### WORKING DATA
----

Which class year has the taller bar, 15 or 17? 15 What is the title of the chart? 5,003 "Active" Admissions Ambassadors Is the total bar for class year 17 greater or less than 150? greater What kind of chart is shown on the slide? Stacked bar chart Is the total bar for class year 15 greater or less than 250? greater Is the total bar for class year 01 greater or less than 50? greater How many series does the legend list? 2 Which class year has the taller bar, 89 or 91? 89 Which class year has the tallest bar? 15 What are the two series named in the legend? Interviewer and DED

----

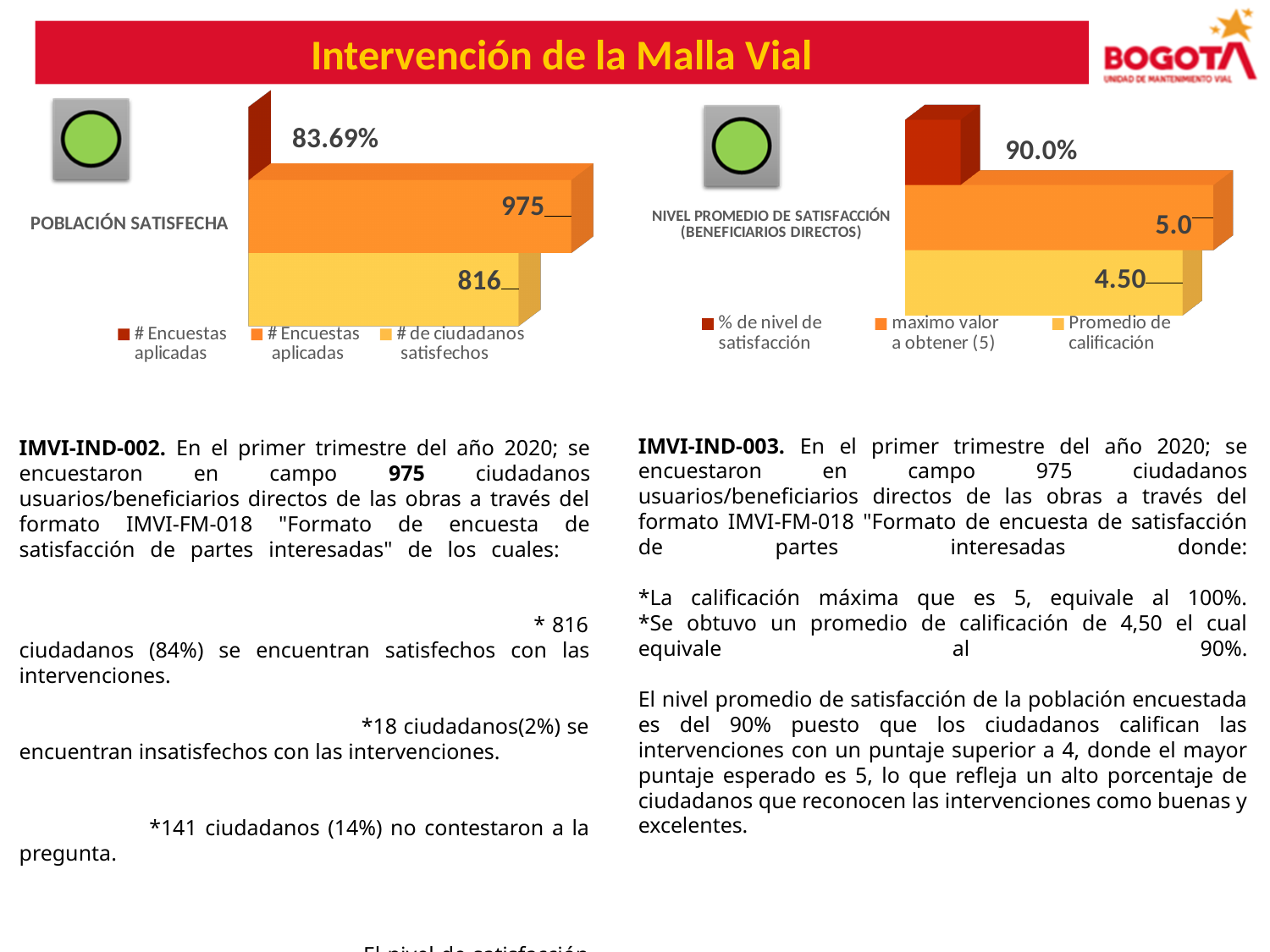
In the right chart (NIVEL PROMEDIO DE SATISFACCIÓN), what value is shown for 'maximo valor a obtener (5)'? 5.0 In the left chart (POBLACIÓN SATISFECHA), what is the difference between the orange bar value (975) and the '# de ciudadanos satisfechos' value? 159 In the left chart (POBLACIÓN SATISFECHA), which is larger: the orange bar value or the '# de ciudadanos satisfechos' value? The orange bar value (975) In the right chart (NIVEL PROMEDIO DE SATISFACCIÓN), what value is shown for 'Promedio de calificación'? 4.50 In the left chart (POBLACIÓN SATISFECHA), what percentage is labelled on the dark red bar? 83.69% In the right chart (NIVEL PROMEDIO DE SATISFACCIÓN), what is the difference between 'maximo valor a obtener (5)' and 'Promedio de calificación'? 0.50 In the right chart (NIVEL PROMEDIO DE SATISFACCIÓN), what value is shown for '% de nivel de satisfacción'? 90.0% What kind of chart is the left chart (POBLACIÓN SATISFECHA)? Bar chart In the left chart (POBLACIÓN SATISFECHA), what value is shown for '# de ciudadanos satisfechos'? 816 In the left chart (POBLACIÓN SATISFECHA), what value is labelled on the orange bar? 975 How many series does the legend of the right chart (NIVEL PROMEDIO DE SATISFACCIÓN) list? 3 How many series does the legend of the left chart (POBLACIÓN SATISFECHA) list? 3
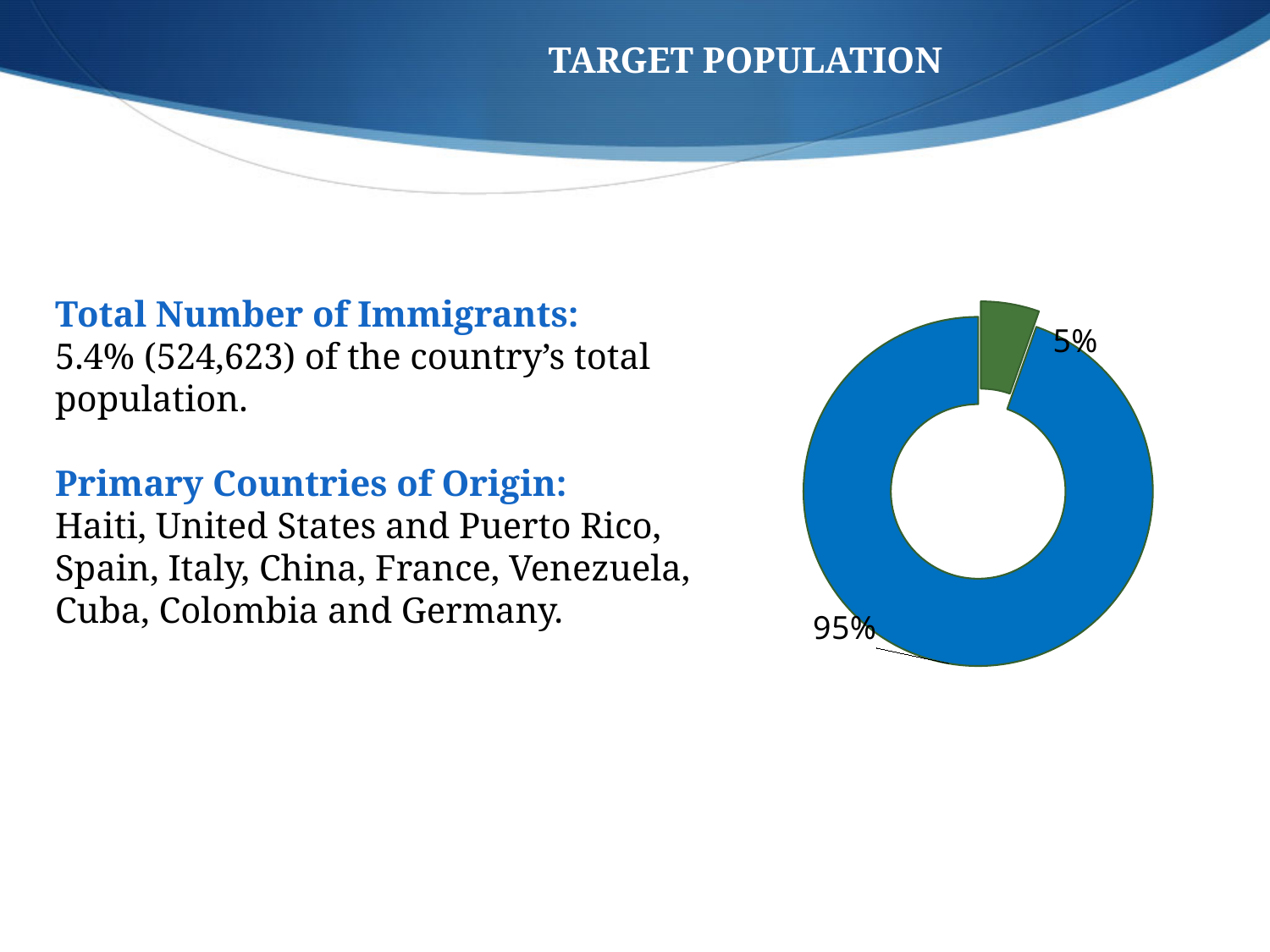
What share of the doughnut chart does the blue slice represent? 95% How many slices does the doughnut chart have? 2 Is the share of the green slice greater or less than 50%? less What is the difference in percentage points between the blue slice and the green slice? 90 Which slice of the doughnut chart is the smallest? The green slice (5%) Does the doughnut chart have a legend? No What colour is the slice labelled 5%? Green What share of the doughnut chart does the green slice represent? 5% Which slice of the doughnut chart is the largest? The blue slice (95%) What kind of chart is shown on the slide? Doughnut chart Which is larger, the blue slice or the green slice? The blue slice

----

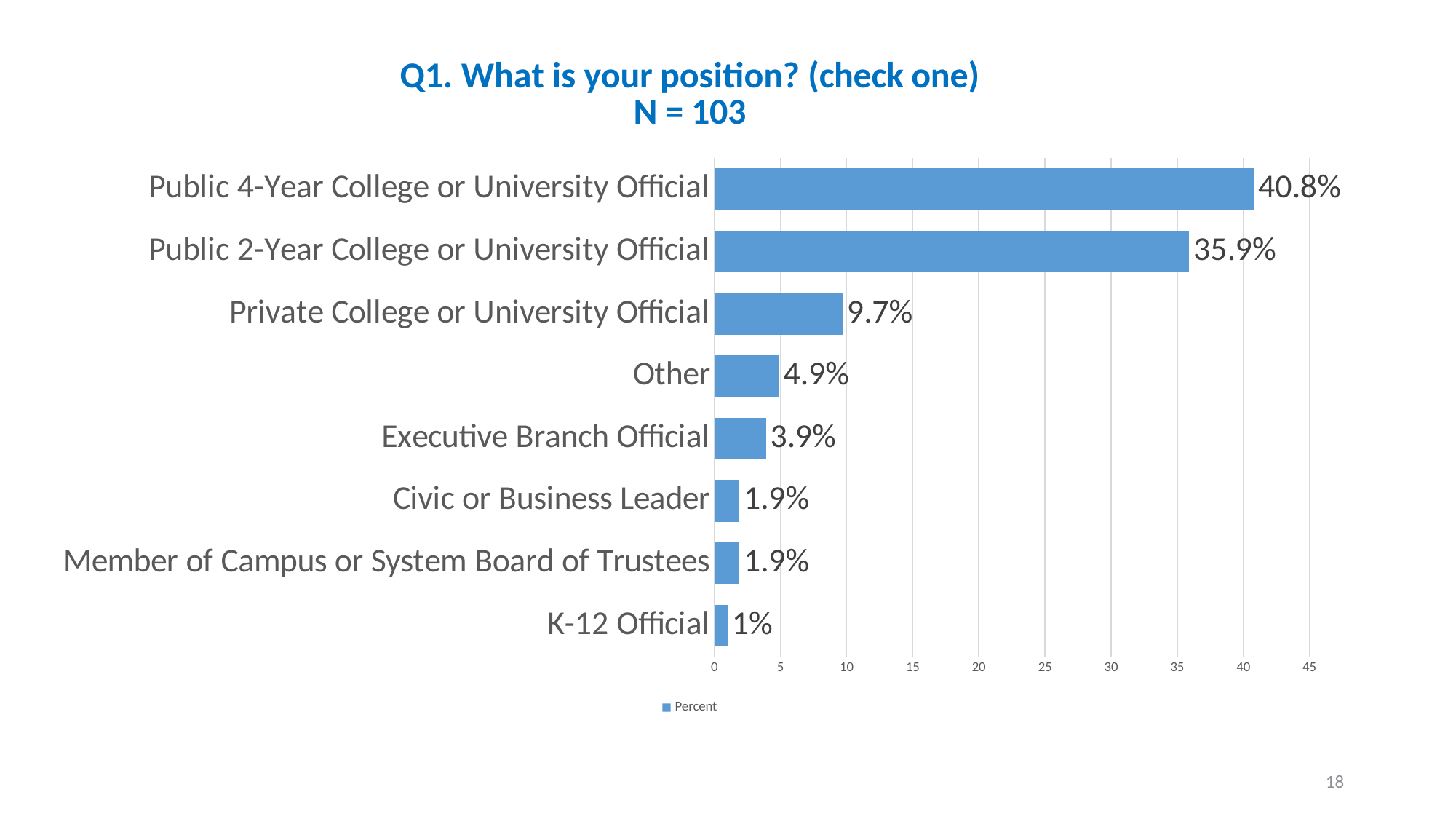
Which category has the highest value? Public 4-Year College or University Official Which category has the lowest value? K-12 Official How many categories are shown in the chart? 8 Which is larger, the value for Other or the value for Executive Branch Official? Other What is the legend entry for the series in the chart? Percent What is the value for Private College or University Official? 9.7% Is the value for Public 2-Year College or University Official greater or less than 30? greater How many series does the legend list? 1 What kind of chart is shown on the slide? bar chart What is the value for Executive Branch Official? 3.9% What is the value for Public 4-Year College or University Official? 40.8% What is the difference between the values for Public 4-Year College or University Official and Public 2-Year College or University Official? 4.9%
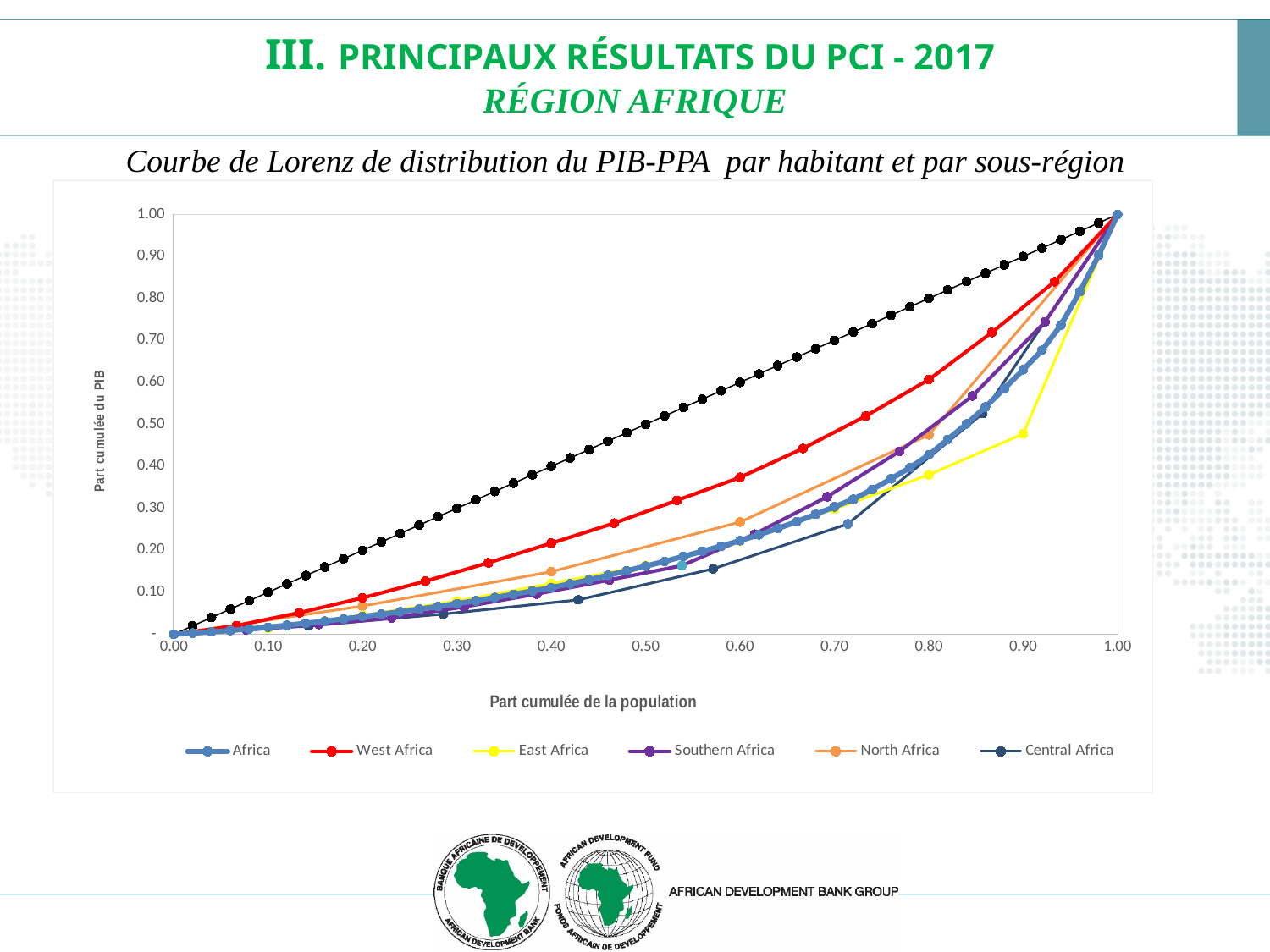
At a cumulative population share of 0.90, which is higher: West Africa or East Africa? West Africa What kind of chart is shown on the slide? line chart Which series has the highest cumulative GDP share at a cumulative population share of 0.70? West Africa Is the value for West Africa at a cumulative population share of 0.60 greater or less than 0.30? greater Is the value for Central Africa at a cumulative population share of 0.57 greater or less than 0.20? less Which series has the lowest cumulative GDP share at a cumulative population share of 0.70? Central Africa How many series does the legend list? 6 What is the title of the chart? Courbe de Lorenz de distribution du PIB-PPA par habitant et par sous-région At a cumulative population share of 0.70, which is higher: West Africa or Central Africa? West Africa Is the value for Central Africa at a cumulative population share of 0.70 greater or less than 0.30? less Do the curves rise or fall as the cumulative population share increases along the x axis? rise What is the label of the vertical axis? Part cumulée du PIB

----

### TO-DO ITEM
Please state how many lines in the listing above contain the word "doughnut". Reply with the number alone.

### REPLY
1